Tuesday, February 25, 2025

February 2025. Mixed on paper


 

Monday, February 24, 2025

Roberta Flack 1937-2025


 

Friday, February 14, 2025

The Marvelous Mrs. Maisel. 2017-2023










The Marvelous Mrs. Maisel. This is one of nuttiest series I have ever seen, its also one of the best. Its a vibrant take on a young woman played by Rachel Brosnahan who is recently divorced by her husband and on the make to make it as a stand up comedian in the 50's. She comes from a privileged upper Jewish middle class upper west side upbringing with intelligent but very eccentric parents played with delight by Tony Shalhoub and Marin Hinkle. In fact every member of the cast is great and play their roles with glee and outrageousness like the frequent Over stuffed pastrami sandwiches that appear with regularity.

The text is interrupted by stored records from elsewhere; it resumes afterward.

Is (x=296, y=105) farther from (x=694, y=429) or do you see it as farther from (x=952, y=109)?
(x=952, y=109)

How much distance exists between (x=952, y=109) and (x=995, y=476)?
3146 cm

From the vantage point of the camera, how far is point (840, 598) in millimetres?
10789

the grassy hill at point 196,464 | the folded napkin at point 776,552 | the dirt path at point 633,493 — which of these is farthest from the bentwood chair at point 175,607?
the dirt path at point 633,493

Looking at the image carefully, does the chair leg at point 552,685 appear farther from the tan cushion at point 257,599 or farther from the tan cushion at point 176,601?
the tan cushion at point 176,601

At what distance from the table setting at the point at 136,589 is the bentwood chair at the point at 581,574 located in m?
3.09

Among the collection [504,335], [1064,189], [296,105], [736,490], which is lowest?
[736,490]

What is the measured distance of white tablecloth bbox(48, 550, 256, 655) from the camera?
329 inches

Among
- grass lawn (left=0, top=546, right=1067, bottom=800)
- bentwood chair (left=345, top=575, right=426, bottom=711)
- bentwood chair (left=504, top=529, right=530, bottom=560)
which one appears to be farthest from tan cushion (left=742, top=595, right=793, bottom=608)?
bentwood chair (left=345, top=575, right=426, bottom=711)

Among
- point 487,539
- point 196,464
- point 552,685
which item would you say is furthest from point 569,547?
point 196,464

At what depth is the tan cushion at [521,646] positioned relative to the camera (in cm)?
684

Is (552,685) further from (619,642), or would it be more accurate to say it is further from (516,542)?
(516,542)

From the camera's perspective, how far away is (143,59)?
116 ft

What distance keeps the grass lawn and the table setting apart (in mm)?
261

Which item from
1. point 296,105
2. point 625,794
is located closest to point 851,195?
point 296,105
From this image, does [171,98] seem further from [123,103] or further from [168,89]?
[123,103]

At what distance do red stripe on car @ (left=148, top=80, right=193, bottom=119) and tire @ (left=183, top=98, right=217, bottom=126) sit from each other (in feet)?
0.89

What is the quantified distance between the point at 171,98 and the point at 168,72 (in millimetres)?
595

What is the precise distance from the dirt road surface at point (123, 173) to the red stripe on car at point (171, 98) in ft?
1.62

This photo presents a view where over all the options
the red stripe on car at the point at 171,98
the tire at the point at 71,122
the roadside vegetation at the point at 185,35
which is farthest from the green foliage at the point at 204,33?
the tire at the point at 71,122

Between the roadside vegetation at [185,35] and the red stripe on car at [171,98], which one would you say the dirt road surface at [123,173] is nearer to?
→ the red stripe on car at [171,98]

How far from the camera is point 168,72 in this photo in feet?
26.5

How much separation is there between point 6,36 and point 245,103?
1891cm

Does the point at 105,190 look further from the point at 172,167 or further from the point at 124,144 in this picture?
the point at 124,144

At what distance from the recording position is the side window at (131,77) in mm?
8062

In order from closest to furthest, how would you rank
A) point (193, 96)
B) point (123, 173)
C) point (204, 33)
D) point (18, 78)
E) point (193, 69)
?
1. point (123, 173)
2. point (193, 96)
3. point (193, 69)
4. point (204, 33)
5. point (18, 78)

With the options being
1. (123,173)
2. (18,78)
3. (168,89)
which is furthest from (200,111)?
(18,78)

As I said the large cast also overflows with fast talking, hell very fast talking New York type characters many in show biz both high and low that push the boundaries of stereotypes into new levels of levels. Best among them is the great Alex Borstein short unorthodox butch foul mouth and pushy as the manager of a low down Village nightclub who becomes the manager and best friend of Mrs. Maisel and pushes her to levels of stardom but high and very low. Also wonderful is the great Caroline Aaron sweet, loud and clueless as her ex mother in law.

Other members of the great cast are Jane Lynch who makes appearances here and there as the pushy nasty and annoying stand up comedian who I couldn't place in real time. Was she based on Joan Rivers, Phyllis Diller or some complete made up character. There is also a black singer who Mrs. Maisel opens up for in Las Vegas who is no doubt based on Johnny Mathais closet and all, and a real life Lenny Bruce fictionized and important to Mrs. Maisel's life and career.

There are late night talk hosts, riotous borsch belt comedians, (The eposides set in a 50's Catskill resort will have you rolling on the floor) gangsters, lots of loud family arguments one unbelievably on the Coney Island Wonder Wheel, and a strong taste of upper class Jewish family life in the 50's including several excursions into real synagogues on the high holy days, where outbreaks of hysteria break out. I could go on and on highlighting the many pleasures of this show including a jazz club run by her ex husband in Chinatown, the garment center factories, the early days of live t.v. And much more.

Also notable are the many sights and sounds of the real New York City that this wonderful series actually filmed on location and to my critical New York City eye were done with beautiful details and accuracy. They even got the film on the marquee of Radio City Music Hall correct. The other spectacular thing are the beautiful costume and clothes of the period that was a sight for these eyes. Brilliant, poignant and funny.